I agree but think many walks on neutral ground and watch for how they react as far as hierarchy.

If the two dogs are equal or if your dog is lower in stature, than I wouldn't bring the GSP over. Too much stress for your dog on his turf to defend unless you really know dog signals.

http://redbirddog.blogspot.com/2009/12/history-and-misconceptions-of-dominance.html

RBD


----------



## datacan (May 15, 2011)

There are a couple of red flags I read, may need to be addressed before tossing the dogs together in the mix 

First how well does your dog communicate? How well does it understand what the other dog is signaling? The Shepherd has a very primal and well defined communication system. Many modern dogs have forgotten, don't need, or were not taught properly. This is the main problem. 


The GSD is a herding dog whereas the V is not. 
They play different, also. They may understand each other, I would not insist on it, though. 

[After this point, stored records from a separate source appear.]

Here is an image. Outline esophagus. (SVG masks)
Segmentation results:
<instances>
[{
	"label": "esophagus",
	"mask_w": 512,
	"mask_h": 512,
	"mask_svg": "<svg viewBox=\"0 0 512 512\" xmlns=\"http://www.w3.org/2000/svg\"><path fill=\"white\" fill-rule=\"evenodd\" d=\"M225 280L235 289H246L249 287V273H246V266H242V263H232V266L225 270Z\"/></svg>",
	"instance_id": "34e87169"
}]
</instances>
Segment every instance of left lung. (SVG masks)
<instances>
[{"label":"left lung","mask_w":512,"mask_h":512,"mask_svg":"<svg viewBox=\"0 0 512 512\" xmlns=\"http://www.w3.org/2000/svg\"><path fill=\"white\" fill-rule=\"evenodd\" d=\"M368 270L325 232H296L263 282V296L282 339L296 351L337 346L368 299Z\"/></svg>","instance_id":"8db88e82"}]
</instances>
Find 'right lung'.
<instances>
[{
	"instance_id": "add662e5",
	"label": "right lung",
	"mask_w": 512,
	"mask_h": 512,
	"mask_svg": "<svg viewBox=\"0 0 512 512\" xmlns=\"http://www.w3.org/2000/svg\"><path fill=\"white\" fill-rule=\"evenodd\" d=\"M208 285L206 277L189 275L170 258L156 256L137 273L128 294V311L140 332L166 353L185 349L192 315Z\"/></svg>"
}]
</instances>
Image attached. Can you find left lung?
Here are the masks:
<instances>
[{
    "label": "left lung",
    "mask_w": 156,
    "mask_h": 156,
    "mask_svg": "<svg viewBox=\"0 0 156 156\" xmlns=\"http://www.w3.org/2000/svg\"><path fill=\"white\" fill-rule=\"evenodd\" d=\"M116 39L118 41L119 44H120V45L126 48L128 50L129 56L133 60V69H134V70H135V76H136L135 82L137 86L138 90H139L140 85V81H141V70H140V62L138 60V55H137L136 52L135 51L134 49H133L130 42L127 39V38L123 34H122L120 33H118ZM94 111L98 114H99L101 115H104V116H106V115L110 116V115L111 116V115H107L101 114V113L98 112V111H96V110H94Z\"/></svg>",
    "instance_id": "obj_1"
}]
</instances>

If the V is insecure or afraid, it is wise to listen to the dog. Taking them for walks with the owners in between the dogs is an option worth considering... However, that doesn't mean the dogs communicate and actually understand each other. If they communicate and understand each other, you can feel safe and let them loose right off the bat. 

Some say Shepherds can be unpredictable, possibly, but most likely, the other dog misunderstands or doesn't know the signals the ear position conveys. 

When a Shepherd is about to bite, the ears will be flat, horizontal to the ground, pointing backwards. 
By contrast, when acknowledging the pack leader, ears will assume a downward and backward position. 

All this is read and understood by most dogs but especially with Shepherds it is important, dogs (in this case the vizsla) understands and presents a head lowered somewhat, and lower, backward ear position! Doesn't mean the tail has to be in between the legs, though if it is, I would remove the dog. 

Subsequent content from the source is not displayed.